How to complete this task: From the data below, return the exact lines starting at the line containing "While Ross Pettigrew" and ending at the line containing "With basketball, swimming, and", both included, and nothing else.
━━━ Records to process
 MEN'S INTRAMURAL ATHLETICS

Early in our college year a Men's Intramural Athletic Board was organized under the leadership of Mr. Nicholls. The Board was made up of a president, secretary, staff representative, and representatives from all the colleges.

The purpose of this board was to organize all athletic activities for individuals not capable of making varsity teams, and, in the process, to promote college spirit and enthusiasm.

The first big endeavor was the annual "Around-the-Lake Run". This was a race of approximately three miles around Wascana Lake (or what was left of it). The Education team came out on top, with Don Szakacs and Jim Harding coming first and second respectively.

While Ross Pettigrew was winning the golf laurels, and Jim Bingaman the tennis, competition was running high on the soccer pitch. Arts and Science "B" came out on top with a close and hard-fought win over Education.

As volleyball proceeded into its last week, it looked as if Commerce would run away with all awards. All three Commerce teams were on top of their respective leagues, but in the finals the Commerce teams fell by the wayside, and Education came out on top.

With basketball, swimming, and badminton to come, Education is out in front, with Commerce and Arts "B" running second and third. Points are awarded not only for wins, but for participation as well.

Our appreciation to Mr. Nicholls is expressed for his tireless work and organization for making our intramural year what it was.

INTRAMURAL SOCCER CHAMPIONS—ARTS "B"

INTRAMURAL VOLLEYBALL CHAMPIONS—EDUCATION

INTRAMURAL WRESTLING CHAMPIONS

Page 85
━━━━━━
━━━ Records to process
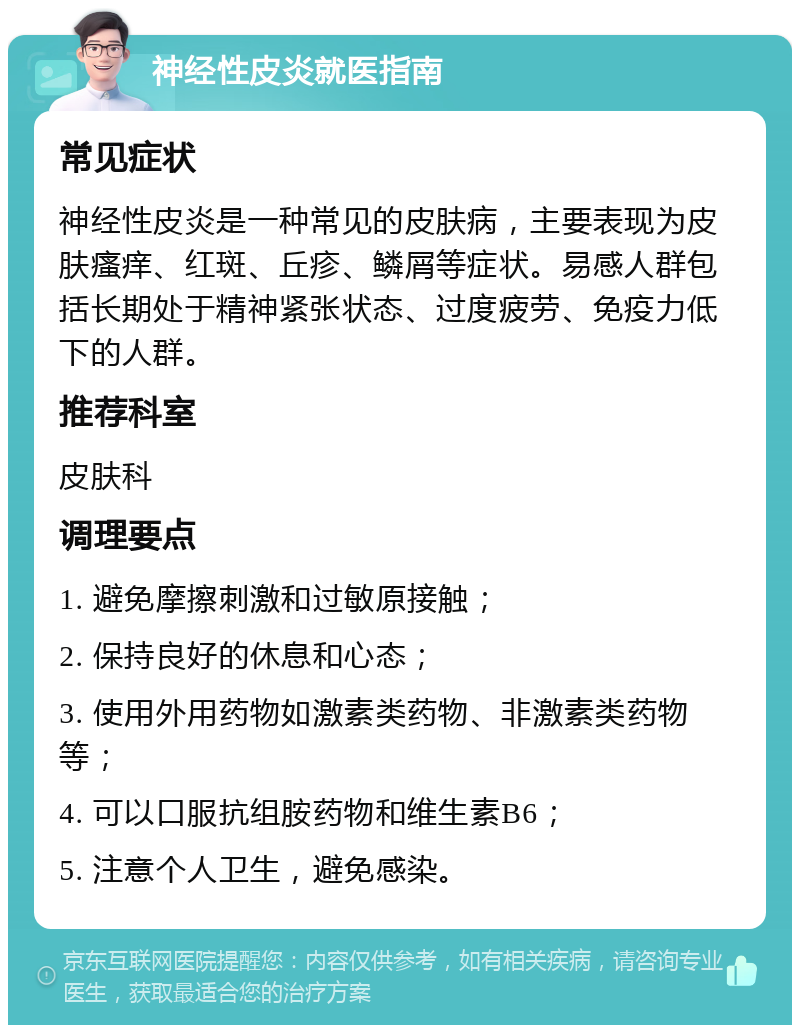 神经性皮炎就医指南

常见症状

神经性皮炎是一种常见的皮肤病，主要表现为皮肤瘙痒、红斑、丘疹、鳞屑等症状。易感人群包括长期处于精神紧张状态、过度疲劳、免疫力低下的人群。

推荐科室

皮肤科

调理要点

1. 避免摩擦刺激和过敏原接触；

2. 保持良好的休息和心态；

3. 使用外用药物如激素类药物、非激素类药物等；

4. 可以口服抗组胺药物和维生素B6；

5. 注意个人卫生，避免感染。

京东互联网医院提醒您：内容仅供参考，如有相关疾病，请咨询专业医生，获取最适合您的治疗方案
━━━━━━
Task result:
While Ross Pettigrew was winning the golf laurels, and Jim Bingaman the tennis, competition was running high on the soccer pitch. Arts and Science "B" came out on top with a close and hard-fought win over Education.

As volleyball proceeded into its last week, it looked as if Commerce would run away with all awards. All three Commerce teams were on top of their respective leagues, but in the finals the Commerce teams fell by the wayside, and Education came out on top.

With basketball, swimming, and badminton to come, Education is out in front, with Commerce and Arts "B" running second and third. Points are awarded not only for wins, but for participation as well.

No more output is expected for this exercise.